**Task prompt**
Answer these questions from the article below about the visuals for the Delay/Aarset track.
(a) What kind of tool is Hydra, and who created it?
(b) Which two innovators does the article name as Aarset's collaborators?
(c) On which label was the album Singles released?

**Source passage**
○ ○ ○

Vladislav Delay, Eivind Aarset and AGF give generative shape to dread noise with creative coder Olivia Jack’s open source video synthesizer, Hydra

To accompany Vladislav Delay and Eivind Aarset’s collaborative track, ‘Single 22’, audiovisual artist AGF used Hydra, an open source, browser based video synthesizer to create live coded generative visuals.

As Room40’s Lawrence English notes, it’s little wonder that Sasu Ripatti and Eivind Aarset found each other eventually. Both artists have challenged the precepts of their respective musical fields, Ripatti over the course of his genre-defining career as Vladislav Delay and Aarset with his relentless efforts wringing every tone, shade and mood of sound from the guitar, an approach that has lead to essential collaborations with innovators such as Jon Hassell and David Sylvian. Together, as Delay/Aarset, the artists probe further past the frontiers of improvisational sound, folding immense slabs of radioactive feedback and low end weight over transcendent electronics and void drones. Like echolocating alien monoliths in pitch-black depths, their compositions gain shape through the cumulative pressure and steady energy pulse of experimental sonic excursions, transmissions sent outwards to be enveloped back into an ever expanding texture, flickering in and out of focus. This is sound that defies description, music that has to be felt, a quality that belies the visceral practice of each of these artists. It makes sense, then, that Ripatti’s partner and frequent collaborator Antye Greie, the audiovisual artist AGF, would seek an equally elusive visual system to accompany ‘Single 22,’ a highlight from Delay and Aarset’s collaborative album for Room40, Singles.

○ ○ ○

**Dataset extract**
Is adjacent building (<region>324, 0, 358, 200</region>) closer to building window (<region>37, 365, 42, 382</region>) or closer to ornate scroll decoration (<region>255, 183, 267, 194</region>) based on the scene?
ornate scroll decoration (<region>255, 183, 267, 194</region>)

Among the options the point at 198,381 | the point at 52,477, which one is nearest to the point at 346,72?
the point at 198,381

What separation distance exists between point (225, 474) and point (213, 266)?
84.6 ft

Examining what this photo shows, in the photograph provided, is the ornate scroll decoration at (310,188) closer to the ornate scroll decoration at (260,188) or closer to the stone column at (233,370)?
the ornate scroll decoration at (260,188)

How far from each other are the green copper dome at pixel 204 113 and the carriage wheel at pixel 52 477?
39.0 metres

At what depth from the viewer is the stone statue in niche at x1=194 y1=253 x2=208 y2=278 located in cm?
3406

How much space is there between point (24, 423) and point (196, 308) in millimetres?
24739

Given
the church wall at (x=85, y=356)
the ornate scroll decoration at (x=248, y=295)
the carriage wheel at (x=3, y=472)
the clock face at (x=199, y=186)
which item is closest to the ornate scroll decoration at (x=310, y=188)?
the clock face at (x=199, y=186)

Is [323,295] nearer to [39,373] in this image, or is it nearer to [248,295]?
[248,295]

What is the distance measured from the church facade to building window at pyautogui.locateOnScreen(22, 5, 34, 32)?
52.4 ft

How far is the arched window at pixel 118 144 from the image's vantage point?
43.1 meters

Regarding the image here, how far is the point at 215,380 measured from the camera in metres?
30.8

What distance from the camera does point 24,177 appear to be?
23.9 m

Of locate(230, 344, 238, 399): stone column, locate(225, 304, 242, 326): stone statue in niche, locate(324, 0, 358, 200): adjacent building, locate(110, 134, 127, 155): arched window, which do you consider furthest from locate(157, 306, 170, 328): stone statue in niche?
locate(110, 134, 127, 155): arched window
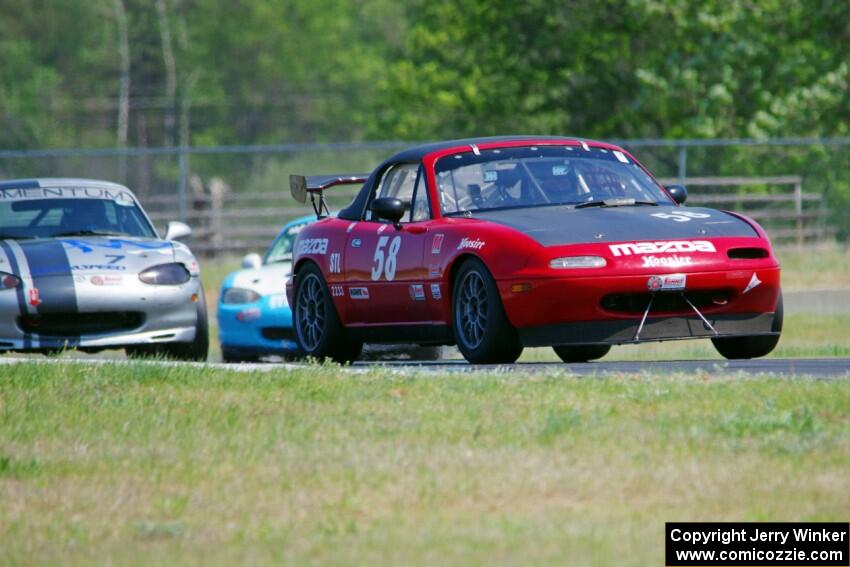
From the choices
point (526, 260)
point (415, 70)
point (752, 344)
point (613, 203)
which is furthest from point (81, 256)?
point (415, 70)

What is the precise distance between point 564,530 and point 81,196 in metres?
9.20

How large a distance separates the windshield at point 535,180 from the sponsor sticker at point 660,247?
3.41ft

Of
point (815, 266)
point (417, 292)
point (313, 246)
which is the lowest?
point (815, 266)

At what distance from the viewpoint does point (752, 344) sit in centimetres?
1041

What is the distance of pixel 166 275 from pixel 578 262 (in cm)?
449

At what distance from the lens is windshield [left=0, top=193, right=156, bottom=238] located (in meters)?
13.4

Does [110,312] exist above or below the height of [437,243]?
below

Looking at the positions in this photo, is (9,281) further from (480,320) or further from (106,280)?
(480,320)

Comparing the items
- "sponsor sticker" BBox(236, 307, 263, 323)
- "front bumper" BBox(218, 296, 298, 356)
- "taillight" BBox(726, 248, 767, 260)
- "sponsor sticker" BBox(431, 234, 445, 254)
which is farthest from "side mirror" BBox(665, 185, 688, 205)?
"sponsor sticker" BBox(236, 307, 263, 323)

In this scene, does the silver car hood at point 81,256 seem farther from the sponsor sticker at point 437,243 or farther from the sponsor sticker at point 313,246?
the sponsor sticker at point 437,243

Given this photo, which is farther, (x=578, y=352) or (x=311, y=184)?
(x=578, y=352)

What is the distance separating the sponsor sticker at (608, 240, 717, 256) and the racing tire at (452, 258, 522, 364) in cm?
73

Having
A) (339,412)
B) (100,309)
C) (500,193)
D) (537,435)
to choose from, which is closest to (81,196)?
(100,309)

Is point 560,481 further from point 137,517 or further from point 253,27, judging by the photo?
point 253,27
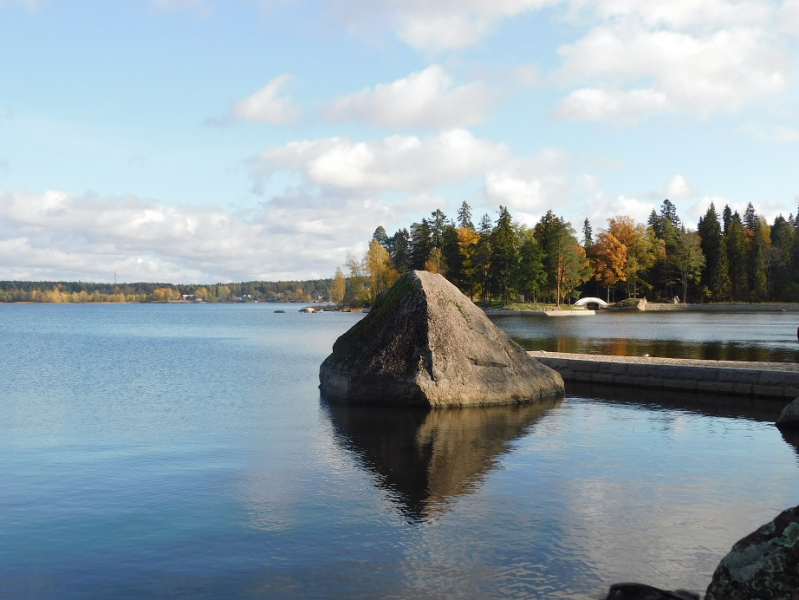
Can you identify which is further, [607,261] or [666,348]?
[607,261]

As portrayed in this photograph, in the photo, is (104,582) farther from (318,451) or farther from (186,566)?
(318,451)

○ ○ ○

**Result below**
(a) Hydra is an open source, browser based video synthesizer created by Olivia Jack.
(b) Jon Hassell and David Sylvian.
(c) Room40.